Someone is not happy, even with a good deal

Even when they are getting a great deal, and no pressure to upgrade, the community activists are still upset that the deal isn't being funneled thru some gov't agency, which would of course increase the cost geometrically.
--
A democracy cannot exist as a permanent form of government. It can only exist until the voters discover that they can vote themselves money from the public treasury.

PaulHikeS2

join:2003-03-06
Manchester, NH
Reviews:
·Comcast

1 recommendation

Re: Someone is not happy, even with a good deal

And remember, you cannot owe money for services previously provided. And there is an income requirement. And it doesn't come with free HBO.

So little waste and graft involved when provided by a private company. No wonder the community activists are upset!
--
Jay: What the @#$% is the internet???

Hodo Kanjo

@184.105.146.x

the community activists are still upset that the deal isn't being funneled thru some gov't agency

That's not mentioned anywhere. How about no program at all? Especially if all this involves is a fairly pathetic cut-rate limited-time promotion in exchange for acquiring NBC and the right to market to CHILDREN in SCHOOLS.

Some of you folks are fighting imaginary pro-government demons in your heads.

Bill Neilson
Premium
join:2009-07-08
Arlington, VA
Where are the activists mad that it isn't going through the government?

Do you spend all day crying about the Governments while enjoying a loan from them, business credits from them, etc....

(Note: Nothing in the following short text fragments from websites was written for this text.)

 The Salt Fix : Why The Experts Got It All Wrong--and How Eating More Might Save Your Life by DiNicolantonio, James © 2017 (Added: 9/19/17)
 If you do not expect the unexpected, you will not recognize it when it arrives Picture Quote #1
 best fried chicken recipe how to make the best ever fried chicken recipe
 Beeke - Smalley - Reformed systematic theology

Or is this another "I HATE THE GOVERNMENT" posts where you want them OUT OF YOUR LIFE

Oh, except the laws you want banned.

FFH
Premium
join:2002-03-03
Tavistock NJ
kudos:5

1 edit

Re: Someone is not happy, even with a good deal

said by Hodo Kanjo :

the community activists are still upset that the deal isn't being funneled thru some gov't agency

That's not mentioned anywhere. Some of you folks are fighting imaginary pro-government demons in your heads.

said by Bill Neilson:

Where are the activists mad that it isn't going through the government?

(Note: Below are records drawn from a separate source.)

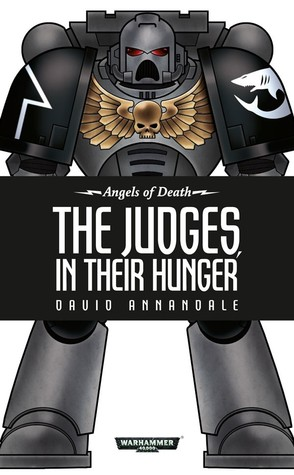 The Judges, In Their Hunger (Angels of Death, #10)
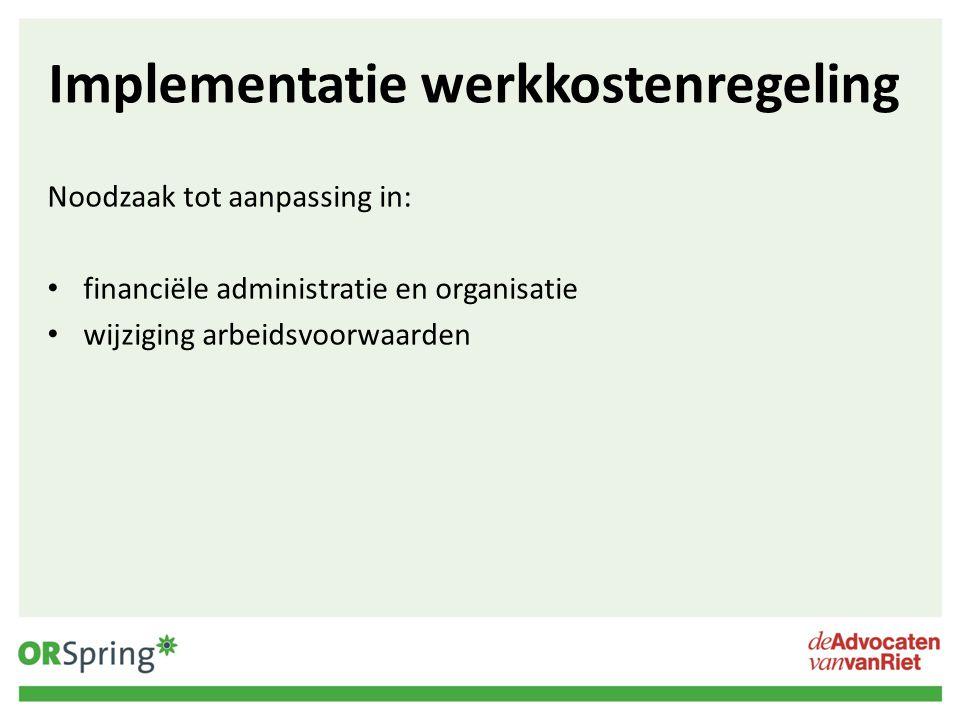 Implementatie werkkostenregeling Noodzaak tot aanpassing in: financiële administratie en organisatie wijziging arbeidsvoorwaarden
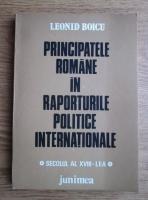 Anticariat: Leonid Boicu - Principatele romane in raporturile politice internationale (secolul al XVIII-lea)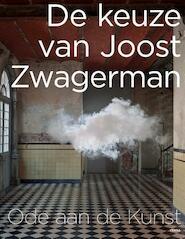 De keuze van Joost Zwagerman - Joost Zwagerman (ISBN 9789089897138)
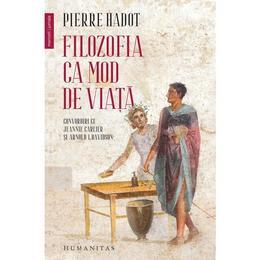 Filozofia ca mod de viata - Pierre Hadot, editura Humanitas
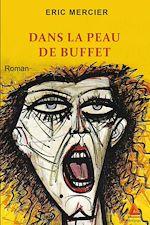 Télécharger le livre :  Dans la peau de Buffet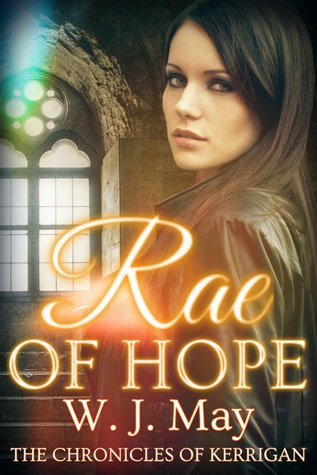 Rae of Hope (The Chronicles of Kerrigan #1)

From the link quoted in the BBR story above:
»www.nytimes.com/2013/01/21/busin···all&_r=0

But many advocacy groups argue that broadband has become so crucial to success in school and the work force that it should be treated like a public utility paid in part by government subsidies.

Broadband service is “a natural monopoly” controlled by a handful of private companies, said Mr. Karaganis, of the American Assembly, adding that Internet Essentials gave Comcast access to people in community settings where it could use the lure of low prices to tap into a new consumer base.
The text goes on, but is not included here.